İÇBÜKEY YAN(IL)sıMA (3/1)

0 y o r u m
birinci bölüm burada
ikinci bölüm burada

Her kim şu dört şey üstünde düşünürse,
hiç doğmamış olması daha iyidir:
yukarıda olan, aşağıda olan,
önce olan ve sonra olan.

-Talmud, Hagigah 2.1-


ÜÇÜNCÜ BÖLÜM : “ YOK ”


“ mavi gökyüzü
gözlerin ekmeği! ”

demişti Hezekel.haykırmıştı aslında …

geniş gövdemin altında, nereden edindiğini bilmediğim kitabını okurken birden bağırıvermişti.

bende geri kalır mıyım? coşkuyla dallarımı sallayıp, yapraklarımı hışırdatarak onun heyecanına katılmış ve birkaç sivri uçlu yaprağı da cömertçe önüne dökmüştüm.

eğer bu çevrede benden başka ağaçlar da olsaydı; bundan eminim, o gün epey bir yaygara kopardı.

mavi gökyüzü!

onun altında değil mi olan biten her şey; tüm birikimler ve acı veren tüm yontulmalar.

şimdiye dek; bu yemyeşil kırın ortasında kırk metre kadar göğe yükselen yalnız ve yaşlı bir çınar olmam sebebiyle, Hezekel’in buraya gelerek benim bu tek başınalığımı paylaştığını düşünürdüm.

ve yanıldığımı sanmıyorum.yalnızlığı sevdiğini hissediyordum.

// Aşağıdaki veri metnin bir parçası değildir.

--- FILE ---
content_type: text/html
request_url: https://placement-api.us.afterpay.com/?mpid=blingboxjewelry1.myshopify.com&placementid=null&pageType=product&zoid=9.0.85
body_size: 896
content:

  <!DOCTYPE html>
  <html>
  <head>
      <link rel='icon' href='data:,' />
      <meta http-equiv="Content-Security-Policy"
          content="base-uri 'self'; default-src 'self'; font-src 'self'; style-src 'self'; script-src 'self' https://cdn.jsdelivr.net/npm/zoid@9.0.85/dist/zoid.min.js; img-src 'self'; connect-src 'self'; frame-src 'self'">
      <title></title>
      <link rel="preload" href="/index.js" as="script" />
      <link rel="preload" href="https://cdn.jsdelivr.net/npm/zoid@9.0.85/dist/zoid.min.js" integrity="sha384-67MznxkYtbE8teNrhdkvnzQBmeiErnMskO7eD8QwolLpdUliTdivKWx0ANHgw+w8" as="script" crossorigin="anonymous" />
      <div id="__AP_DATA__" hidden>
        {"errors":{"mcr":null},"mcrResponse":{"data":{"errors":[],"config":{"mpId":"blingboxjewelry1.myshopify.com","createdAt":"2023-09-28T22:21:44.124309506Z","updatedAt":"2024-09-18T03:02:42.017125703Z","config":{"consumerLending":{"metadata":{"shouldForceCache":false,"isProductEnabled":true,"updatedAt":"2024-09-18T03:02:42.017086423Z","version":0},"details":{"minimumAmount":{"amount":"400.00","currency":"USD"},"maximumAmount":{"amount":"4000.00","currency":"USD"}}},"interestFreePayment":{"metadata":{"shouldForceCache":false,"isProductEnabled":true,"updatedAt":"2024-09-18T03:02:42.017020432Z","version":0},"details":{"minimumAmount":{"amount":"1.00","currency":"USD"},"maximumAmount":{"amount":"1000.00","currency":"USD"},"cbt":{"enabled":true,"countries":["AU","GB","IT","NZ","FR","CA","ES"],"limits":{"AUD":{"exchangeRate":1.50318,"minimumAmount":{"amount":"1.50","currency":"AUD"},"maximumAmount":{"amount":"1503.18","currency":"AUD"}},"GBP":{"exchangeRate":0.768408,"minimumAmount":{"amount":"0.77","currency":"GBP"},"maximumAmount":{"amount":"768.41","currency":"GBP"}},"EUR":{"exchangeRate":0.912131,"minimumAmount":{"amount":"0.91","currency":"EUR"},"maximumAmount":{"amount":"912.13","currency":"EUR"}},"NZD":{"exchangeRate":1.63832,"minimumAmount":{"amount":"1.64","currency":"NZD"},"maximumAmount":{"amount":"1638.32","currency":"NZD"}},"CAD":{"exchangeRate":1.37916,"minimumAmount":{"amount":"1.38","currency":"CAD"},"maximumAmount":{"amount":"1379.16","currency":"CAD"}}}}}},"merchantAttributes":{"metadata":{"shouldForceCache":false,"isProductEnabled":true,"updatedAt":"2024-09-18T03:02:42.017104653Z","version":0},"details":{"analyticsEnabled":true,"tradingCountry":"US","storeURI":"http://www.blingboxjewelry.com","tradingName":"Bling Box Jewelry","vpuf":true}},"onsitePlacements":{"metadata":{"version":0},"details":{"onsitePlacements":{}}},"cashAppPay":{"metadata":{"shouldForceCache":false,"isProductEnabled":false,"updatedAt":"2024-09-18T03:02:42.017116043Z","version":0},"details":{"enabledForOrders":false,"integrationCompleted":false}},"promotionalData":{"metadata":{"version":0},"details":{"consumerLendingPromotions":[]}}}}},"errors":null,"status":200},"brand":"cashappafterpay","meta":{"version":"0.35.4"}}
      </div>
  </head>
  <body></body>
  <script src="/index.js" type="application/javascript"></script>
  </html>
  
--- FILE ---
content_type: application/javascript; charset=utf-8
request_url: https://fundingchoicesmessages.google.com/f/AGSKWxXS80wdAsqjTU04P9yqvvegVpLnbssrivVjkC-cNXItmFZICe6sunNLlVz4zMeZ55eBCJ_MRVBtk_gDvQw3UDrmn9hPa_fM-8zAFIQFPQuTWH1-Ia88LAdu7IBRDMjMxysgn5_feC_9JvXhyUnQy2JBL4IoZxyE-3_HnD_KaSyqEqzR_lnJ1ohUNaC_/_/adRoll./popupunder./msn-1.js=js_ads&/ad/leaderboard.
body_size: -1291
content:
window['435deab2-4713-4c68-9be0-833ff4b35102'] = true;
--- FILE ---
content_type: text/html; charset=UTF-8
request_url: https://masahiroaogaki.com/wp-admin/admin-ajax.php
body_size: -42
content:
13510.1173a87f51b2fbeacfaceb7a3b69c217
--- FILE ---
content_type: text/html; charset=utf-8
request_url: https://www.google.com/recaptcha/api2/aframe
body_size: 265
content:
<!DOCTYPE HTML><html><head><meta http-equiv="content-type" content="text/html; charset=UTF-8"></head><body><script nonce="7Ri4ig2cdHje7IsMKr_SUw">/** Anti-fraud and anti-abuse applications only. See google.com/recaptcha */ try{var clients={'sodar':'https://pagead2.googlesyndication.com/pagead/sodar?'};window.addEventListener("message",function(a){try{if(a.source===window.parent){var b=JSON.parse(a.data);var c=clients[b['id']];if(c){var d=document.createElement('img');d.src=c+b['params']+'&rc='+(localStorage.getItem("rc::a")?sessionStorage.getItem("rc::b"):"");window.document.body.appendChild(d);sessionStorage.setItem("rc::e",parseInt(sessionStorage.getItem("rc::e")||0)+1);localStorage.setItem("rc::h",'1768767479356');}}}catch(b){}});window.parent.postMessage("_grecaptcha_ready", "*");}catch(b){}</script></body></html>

bence aramızda ki bu güçlü bağın gerekçesi de buydu: yalnızlık …

bana gelince; ucu bucağı olmayan bu kırda, seksen iki yılı devirmiş bir çınarım.çevremi dolduran başka ağaçların olmamasından kaynaklanan hırslı bir motivasyon neticesiyle heybetli bir görüntüm vardır.bu görüntüyü tamamlayan gövdeme ve dallarıma yeşilimsi bir gri renk hakimdir.açık yeşil renkte ki yapraklarımın uzunlukları enlerinden daha fazladır.

biz çınarlar, genç yaşlarımızdan itibaren hızlı bir büyüme sürecine girer, çabuk serpilir ve palazlanırız.yaşımın geçkinliğinden de anlaşılacağı gibi oldukça uzun ömürlüyüzdür.

kabul etmeliyim ki eskiye kıyasla canlılığımdan çok şey kaybettim ve artık gövdemin yansıttığı renkler daha soluk … kabuklarım küçük levhalar halinde kalkmaya başladı ... ardımda bıraktığım yılların benden götürdüklerini yadsıyamam.artık genç bir çınar değilim; gövdemin içi çürüdü ve boşaldı.ne yalan söyleyeyim, son yıllarda biraz da kamburlaştım.

fakat çınarlar oldukça dayanıklıdırlar; kolay devrilmezler, gövde genişliği bir çınarı ayakta tutar.bende dayanıyordum ve henüz devrilmeye hiç niyetim yoktu.

aklıma getirmek bile istemediğim bazı felaketler dışında bu böyle devam edecek diye umuyordum.

ne büyük sürprizdir ki, bende ki bu güçlü devrilmeme inadını haince sabote eden kişi Hezekel oldu.

buz gibi bir kararlılıkla üzerime yürürken, elinde tuttuğu baltayı acımasızca gövdeme indirdiğinde en derinlerde ki köklerimden, gökyüzüne uzanan en uçtaki dallarıma kadar acı içinde sarsılmıştım.

kendi felaketimle beni yüzleştiren kişi, aynı zamanda sevdiğim ve güvendiğim kişiydi.